The Gamecocks, whose lack of depth and rocky regular-season performance appeared to ruin a promising year, never flinched Thursday when they swatted Michigan 76-64 for their second consecutive National Invitation Tournament championship. USC became the first team to win back-to-back NIT titles since St. John's did it in 1943 and '44.
"No. 1 was great. But No. 2 is the best, baby," said Renaldo Balkman, who was named the tournament's most outstanding player. "Come back for another one. We love this thing."
Never miss a local story.
Reaching the NIT hardly was the Gamecocks' preseason goal. Several players said during the preseason that an NCAA Tournament bid was a foregone conclusion. But that was months before USC stumbled to a 6-10 record in SEC play and lost four of its final five regular-season games.
The Gamecocks, however, were just getting started. They upset Tennessee and Kentucky on the way to an appearance in the SEC tournament final then won two NIT games on the road to reach the semifinals at Madison Square Garden.
USC, which won five games in January and February, was 9-1 in March.
The Gamecocks proved Thursday they not only had forgotten the past, but it might have been their top source of motivation.
"This team went through so much," Tarence Kinsey said. "That's the biggest thing about this."
USC's undisputed leaders, Kinsey and Tre' Kelley, scored 21 and 20 points, respectively. Balkman, whose high-energy style earned him as many cheers as boos during the NIT, had 10 points, 11 rebounds and a career-high six blocks.
All five starters played at least 32 minutes. USC's bench options the past four games, since senior forward Antoine Tisby was suspended for violating team policy, were whittled to three scholarship players.

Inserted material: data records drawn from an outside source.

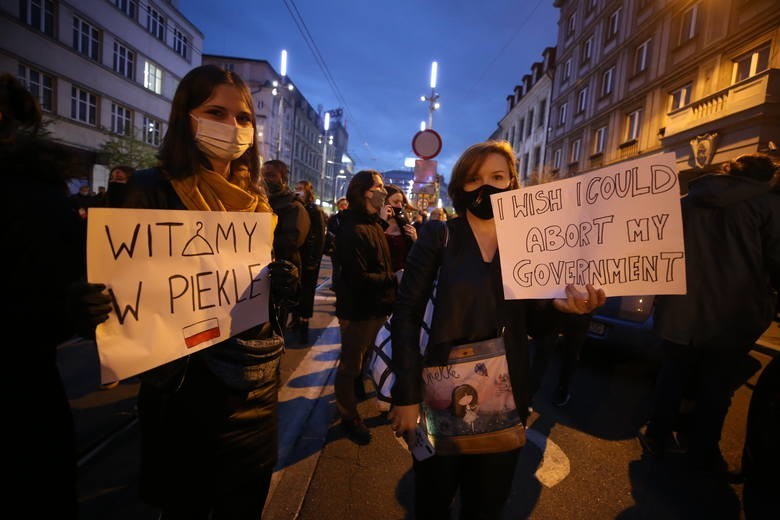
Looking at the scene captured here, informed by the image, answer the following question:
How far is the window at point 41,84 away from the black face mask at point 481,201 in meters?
23.3

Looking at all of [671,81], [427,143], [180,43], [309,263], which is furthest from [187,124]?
[180,43]

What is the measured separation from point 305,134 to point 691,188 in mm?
59951

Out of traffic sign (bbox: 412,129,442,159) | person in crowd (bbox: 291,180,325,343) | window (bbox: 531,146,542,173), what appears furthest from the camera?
window (bbox: 531,146,542,173)

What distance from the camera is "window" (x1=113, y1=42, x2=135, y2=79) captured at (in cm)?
2273

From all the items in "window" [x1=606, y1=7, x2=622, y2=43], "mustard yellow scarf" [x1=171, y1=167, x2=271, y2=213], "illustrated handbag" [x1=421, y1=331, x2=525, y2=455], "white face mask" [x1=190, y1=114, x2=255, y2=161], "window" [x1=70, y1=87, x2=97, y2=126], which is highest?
"window" [x1=606, y1=7, x2=622, y2=43]

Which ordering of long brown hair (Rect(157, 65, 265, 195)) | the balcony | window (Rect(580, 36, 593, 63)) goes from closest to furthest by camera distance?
long brown hair (Rect(157, 65, 265, 195)) → the balcony → window (Rect(580, 36, 593, 63))

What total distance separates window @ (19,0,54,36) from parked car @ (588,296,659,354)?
82.4 feet

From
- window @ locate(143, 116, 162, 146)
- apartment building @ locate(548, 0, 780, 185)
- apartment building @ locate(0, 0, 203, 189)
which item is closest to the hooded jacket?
apartment building @ locate(548, 0, 780, 185)

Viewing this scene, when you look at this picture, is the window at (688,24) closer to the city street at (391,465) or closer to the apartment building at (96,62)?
the city street at (391,465)

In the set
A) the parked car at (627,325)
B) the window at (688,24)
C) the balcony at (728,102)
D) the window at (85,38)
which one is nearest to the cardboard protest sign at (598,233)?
the parked car at (627,325)

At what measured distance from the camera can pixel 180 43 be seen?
28.4 m

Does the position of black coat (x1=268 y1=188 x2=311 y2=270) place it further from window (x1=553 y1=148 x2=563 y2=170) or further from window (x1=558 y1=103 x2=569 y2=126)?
window (x1=558 y1=103 x2=569 y2=126)

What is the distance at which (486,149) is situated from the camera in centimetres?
171

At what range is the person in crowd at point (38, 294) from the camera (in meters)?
1.17
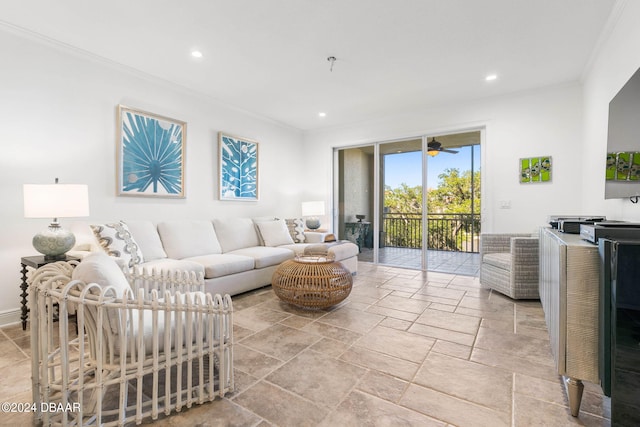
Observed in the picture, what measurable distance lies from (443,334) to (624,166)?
174 cm

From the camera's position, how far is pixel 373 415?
58.6 inches

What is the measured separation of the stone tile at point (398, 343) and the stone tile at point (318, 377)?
0.34 meters

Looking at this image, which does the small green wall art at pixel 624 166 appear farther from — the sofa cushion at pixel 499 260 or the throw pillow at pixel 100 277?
the throw pillow at pixel 100 277

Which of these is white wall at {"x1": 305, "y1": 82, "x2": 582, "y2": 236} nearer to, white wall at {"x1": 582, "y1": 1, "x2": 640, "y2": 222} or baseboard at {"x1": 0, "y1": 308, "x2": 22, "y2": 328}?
white wall at {"x1": 582, "y1": 1, "x2": 640, "y2": 222}

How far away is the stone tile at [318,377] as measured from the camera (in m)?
1.65

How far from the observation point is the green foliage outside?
4758mm

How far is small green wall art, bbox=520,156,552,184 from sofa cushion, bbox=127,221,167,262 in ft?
15.5

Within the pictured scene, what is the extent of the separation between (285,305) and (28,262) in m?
2.22

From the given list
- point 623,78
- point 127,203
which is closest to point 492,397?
point 623,78

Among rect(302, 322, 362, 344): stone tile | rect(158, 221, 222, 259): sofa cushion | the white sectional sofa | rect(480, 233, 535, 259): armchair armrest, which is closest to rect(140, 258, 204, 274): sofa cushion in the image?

The Gamecocks looked like a team that had it all figured out Thursday. They made 53.3 percent of their shots in the first half and continued a run of careful ball handling and tough defense. USC, which entered Thursday having averaged six turnovers in its past three NIT games, committed 13 miscues against the Wolverines.
Michigan never seemed to shake its title-game jitters. Guard Daniel Horton, who had streaks of at least 40 consecutive free throws this season, made 1 of 4. Wolverines coach Tommy Amaker said Horton's bad luck was a signal Michigan might never catch up with the surging Gamecocks.
"You need things to go your way when you're down like that," Amaker said.
USC's victory lacked the drama of last year's championship, when Kinsey hit a 3-pointer as time expired to defeat St. Joseph's. The Gamecocks needed 6:37 to build a double-digit lead against the Wolverines, who trailed by as many as 17 in the second half.
USC coach Dave Odom acknowledged that his team, which finished the regular season tied for fifth in the six-team SEC East, waited until the postseason the past two seasons to play its best.
"Madison Square Garden has been good to the Gamecocks," said Dave Odom, whose third NIT championship came on the same night he won his 100th game at USC. "But we've also been good to it."
So good the Gamecocks have made it an almost- yearly tradition. The team has reached the NIT semifinal round in three of Odom's five seasons.
A third consecutive NIT championship, however, will not be atop USC's priority list next season, Kinsey said. But for a team as unpredictable as the Gamecocks, the senior shooting guard said anything is possible.
"I don't want to see them three-peat," Kinsey said. "I'd rather see them in the NCAA (Tournament).
"But if they get here again, might as well."